▶ Texte à lire
● ● ● ● ●
Deep Winter de Samuel W. Gailey

Deep Winter de Samuel W. Gailey
(Deep winter)

Catégorie(s) : Littérature => Anglophone

Critiqué par Reginalda, le 18 novembre 2014 (lyon, Inscrite le 6 juin 2006, 57 ans)
La note : 9 étoiles
Moyenne des notes : 9 étoiles (basée sur 3 avis)
Cote pondérée : 6 étoiles (12 610ème position).
Visites : 3 222 

Une chasse à l'homme entre thriller et conte merveilleux

Ce livre raconte une chasse à l'homme dans une campagne perdue de Pennsylvanie. La jolie Mindy a été assassinée, et tout le monde croit que le meurtrier n'est autre que Danny, un attardé mental qu'on retrouve sur les lieux du crime. Danny parvient à s'enfuir et tout le village se lance à ses trousses. Mais Danny n'y est pour rien (je ne dévoile aucune information, on le sait dès le début). L'enjeu, c'est de savoir s'il va en réchapper et la mesure du changement que cette traque va provoquer dans le village.
● ● ● ● ●
▶ Les données

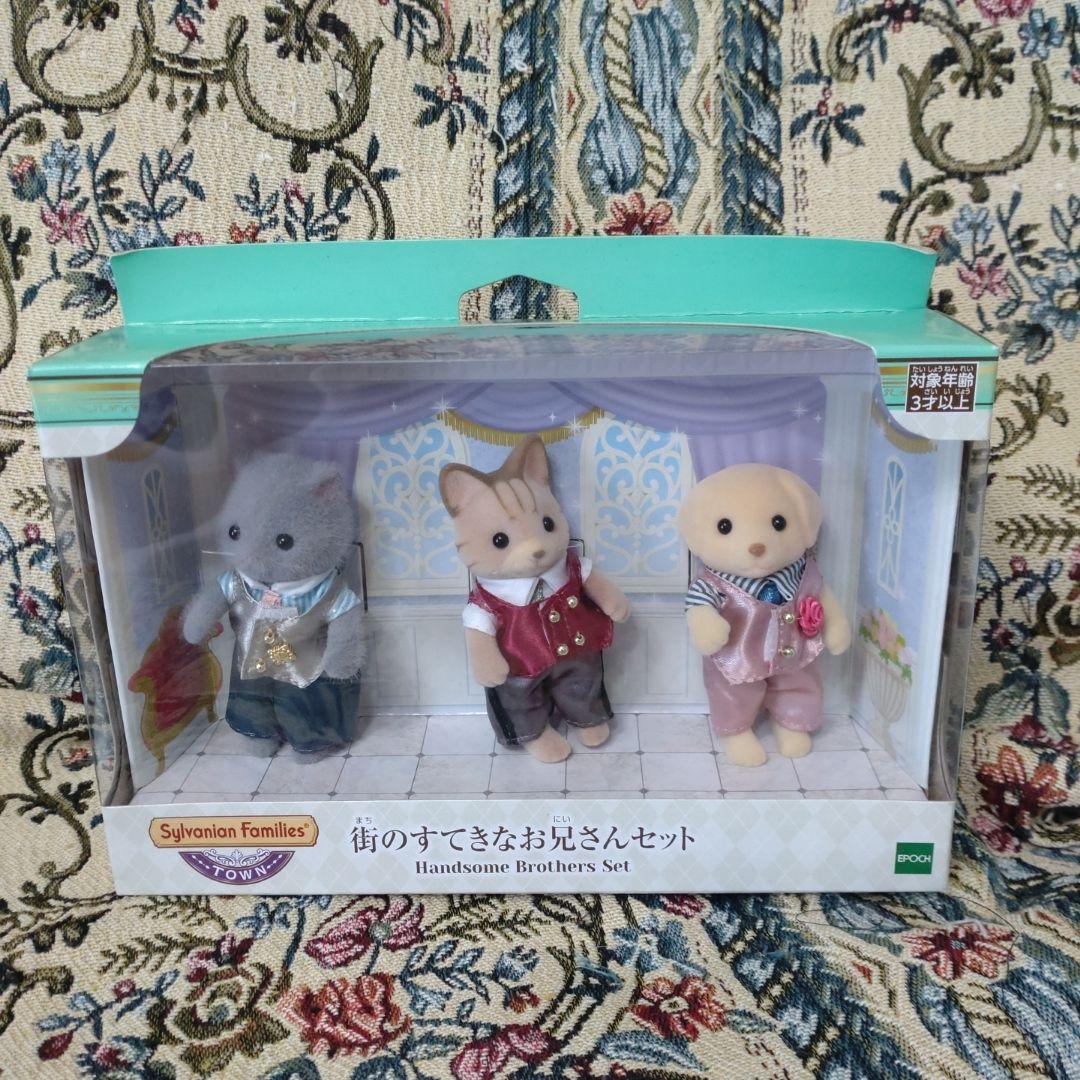 シルバニアファミリータウンシリーズ　街のすてきなお兄さんセット
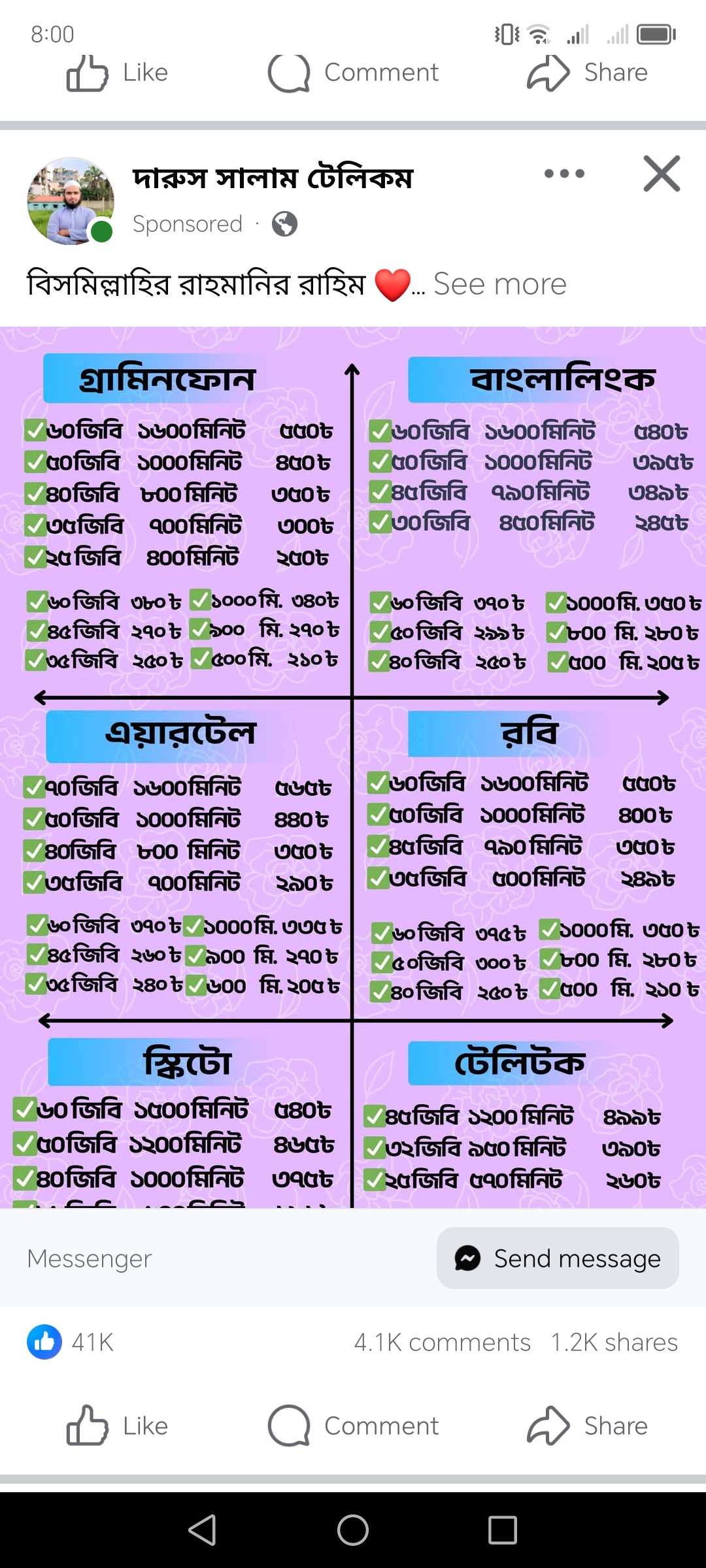 প্রিন্ট বেবি ব্যাগ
● ● ● ● ●
▶ À faire
a – Répondez à ces questions d'après la critique.
(i) Quelle jeune femme a été assassinée ?
(ii) Dans quelle région se déroule la chasse à l'homme ?
(iii) Sur combien d'avis repose la moyenne des notes ?
b – Transcrivez tout le passage de la critique allant de « Critiqué par Reginalda, le » jusqu'à « (12 610ème position). ».
Le matériel n'est pas utile pour ce travail.

▶ Corrigé
a –
(i) Mindy.
(ii) Dans une campagne perdue de Pennsylvanie.
(iii) Sur trois avis.

b –
Critiqué par Reginalda, le 18 novembre 2014 (lyon, Inscrite le 6 juin 2006, 57 ans)
La note : 9 étoiles
Moyenne des notes : 9 étoiles (basée sur 3 avis)
Cote pondérée : 6 étoiles (12 610ème position).